Objective: Behavioral variant frontotemporal dementia (bvFTD), is commonly considered the cognitive presentation of the frontotemporal dementia-motor neuron disease (FTD-MND) spectrum disorder. We evaluated the prevalence of primary progressive aphasia in a series of pathologically confirmed cases of FTD-MND spectrum. Methods: Pathologically confirmed cases of frontotemporal lobar degeneration-motor neuron disease (FTLD-MND) were obtained from the UCSF brain bank. Cases were analyzed for presence of language impairment via retrospective chart review of research visits that include neurologic exam, in-depth cognitive testing and magnetic resonance imaging (MRI) imaging. Forty one cases were included. Thirty two were diagnosed with FTD-MND, while nine cases were diagnosed as MND-only from clinical evaluation. Results: Ten FTLD-MND cases (31%) presented with prominent or isolated language involvement consistent with a diagnosis of primary progressive aphasia (PPA), which we called progressive aphasia with motor neuron disease (PA-MND).
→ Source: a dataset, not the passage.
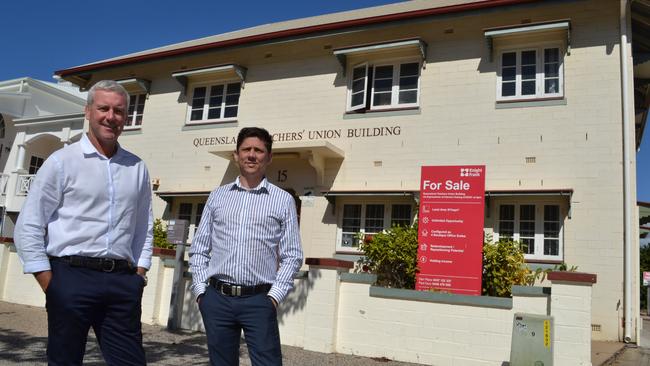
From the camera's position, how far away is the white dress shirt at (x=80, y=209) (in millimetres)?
2930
Of these, three cases that mirrored the non-fluent variant of PPA (nfvPPA) were named nfvPA-MND. The imaging pattern of these nfvPA-MND showed atrophy strictly confined to the frontal and anterior temporal language cortical areas. Another group of seven cases that resembled patients with the semantic variant PPA (svPPA) were named svPA-MND. The group of svPPA-MND on imaging analysis showed selective atrophy of the temporal lobe and orbitofrontal cortex. Conclusions: Language impairment was a frequent phenotype of FTD-MND associated with focal atrophy patterns within the language networks. This data suggest patients with FTD-MND can present quite often with language phenotype of nfvPPA and svPPA, as opposed to exclusive bvFTD symptoms.